THE EXERCISE: Repeat, exactly and completely, the entries shown underneath.

Stored entries:
BEGIN

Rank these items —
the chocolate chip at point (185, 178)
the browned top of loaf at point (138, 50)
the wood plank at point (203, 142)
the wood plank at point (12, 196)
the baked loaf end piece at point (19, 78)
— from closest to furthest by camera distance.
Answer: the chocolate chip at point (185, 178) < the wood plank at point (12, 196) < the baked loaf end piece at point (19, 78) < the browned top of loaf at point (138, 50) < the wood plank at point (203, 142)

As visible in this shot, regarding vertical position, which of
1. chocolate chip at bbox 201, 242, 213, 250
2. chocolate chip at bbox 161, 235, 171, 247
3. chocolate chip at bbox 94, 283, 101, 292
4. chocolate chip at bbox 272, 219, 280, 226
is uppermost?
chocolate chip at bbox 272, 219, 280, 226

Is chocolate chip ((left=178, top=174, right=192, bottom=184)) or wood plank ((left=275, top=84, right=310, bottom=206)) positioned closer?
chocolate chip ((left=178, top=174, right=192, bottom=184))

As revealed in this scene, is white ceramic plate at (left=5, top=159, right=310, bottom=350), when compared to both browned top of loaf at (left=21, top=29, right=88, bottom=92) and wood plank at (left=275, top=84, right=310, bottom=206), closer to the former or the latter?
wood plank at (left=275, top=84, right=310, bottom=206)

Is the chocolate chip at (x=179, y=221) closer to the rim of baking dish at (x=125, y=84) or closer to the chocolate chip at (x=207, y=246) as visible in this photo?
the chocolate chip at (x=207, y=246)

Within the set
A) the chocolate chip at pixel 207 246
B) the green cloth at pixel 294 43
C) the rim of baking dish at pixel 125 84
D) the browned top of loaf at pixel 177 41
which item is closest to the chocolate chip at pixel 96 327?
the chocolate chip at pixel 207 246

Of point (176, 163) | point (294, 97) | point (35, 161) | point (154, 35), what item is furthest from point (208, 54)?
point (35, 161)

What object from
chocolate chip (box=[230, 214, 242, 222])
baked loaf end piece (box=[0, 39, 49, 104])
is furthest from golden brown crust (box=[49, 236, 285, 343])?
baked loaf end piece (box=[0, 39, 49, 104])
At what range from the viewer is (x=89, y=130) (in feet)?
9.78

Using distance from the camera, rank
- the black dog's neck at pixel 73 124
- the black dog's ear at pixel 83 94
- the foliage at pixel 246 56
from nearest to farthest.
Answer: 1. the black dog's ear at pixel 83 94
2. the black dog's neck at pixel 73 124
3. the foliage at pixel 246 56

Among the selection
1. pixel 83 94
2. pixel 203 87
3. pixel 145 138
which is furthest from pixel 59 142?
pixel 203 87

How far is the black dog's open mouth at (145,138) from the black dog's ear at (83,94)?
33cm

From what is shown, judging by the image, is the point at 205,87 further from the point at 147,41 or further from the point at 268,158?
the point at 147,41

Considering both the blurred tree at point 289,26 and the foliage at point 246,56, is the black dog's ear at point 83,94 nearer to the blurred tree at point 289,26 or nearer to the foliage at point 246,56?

END

TASK SOLUTION:
Rank these items —
the chocolate chip at point (185, 178)
the browned top of loaf at point (138, 50)
the wood plank at point (203, 142)
the wood plank at point (12, 196)
the baked loaf end piece at point (19, 78)
— from closest to furthest by camera distance.
Answer: the chocolate chip at point (185, 178) < the wood plank at point (12, 196) < the baked loaf end piece at point (19, 78) < the browned top of loaf at point (138, 50) < the wood plank at point (203, 142)

As visible in this shot, regarding vertical position, which of
1. chocolate chip at bbox 201, 242, 213, 250
2. chocolate chip at bbox 161, 235, 171, 247
3. chocolate chip at bbox 94, 283, 101, 292
4. chocolate chip at bbox 272, 219, 280, 226
is uppermost?
chocolate chip at bbox 272, 219, 280, 226

Is chocolate chip ((left=178, top=174, right=192, bottom=184)) or wood plank ((left=275, top=84, right=310, bottom=206)) positioned closer?
chocolate chip ((left=178, top=174, right=192, bottom=184))

As revealed in this scene, is white ceramic plate at (left=5, top=159, right=310, bottom=350), when compared to both browned top of loaf at (left=21, top=29, right=88, bottom=92) and wood plank at (left=275, top=84, right=310, bottom=206), closer to the former or the latter?
wood plank at (left=275, top=84, right=310, bottom=206)

Is the chocolate chip at (x=179, y=221) closer to the rim of baking dish at (x=125, y=84) or closer to the chocolate chip at (x=207, y=246) as visible in this photo?
the chocolate chip at (x=207, y=246)

Within the set
A) the chocolate chip at pixel 207 246
B) the green cloth at pixel 294 43
C) the rim of baking dish at pixel 125 84
D) the browned top of loaf at pixel 177 41
which item is closest to the chocolate chip at pixel 96 327?
the chocolate chip at pixel 207 246

Of point (176, 163) | point (294, 97) | point (35, 161) | point (154, 35), what item is furthest from point (208, 54)?
point (35, 161)

What object from
chocolate chip (box=[230, 214, 242, 222])
baked loaf end piece (box=[0, 39, 49, 104])
is furthest from golden brown crust (box=[49, 236, 285, 343])?
baked loaf end piece (box=[0, 39, 49, 104])
At what range from the viewer is (x=89, y=130) (in feet)?
9.78

Using distance from the camera, rank
- the black dog's neck at pixel 73 124
- the black dog's ear at pixel 83 94
- the foliage at pixel 246 56
from nearest to farthest.
Answer: 1. the black dog's ear at pixel 83 94
2. the black dog's neck at pixel 73 124
3. the foliage at pixel 246 56

Among the selection
1. pixel 83 94
2. pixel 203 87
3. pixel 145 138
which is furthest from pixel 59 142?
pixel 203 87

How far is the black dog's open mouth at (145,138) from the black dog's ear at (83,94)?
33cm

From what is shown, judging by the image, is the point at 205,87 further from the point at 147,41 or further from the point at 268,158?
the point at 147,41

Considering both the blurred tree at point 289,26 and the foliage at point 246,56, is the black dog's ear at point 83,94 nearer to the blurred tree at point 289,26 or nearer to the foliage at point 246,56?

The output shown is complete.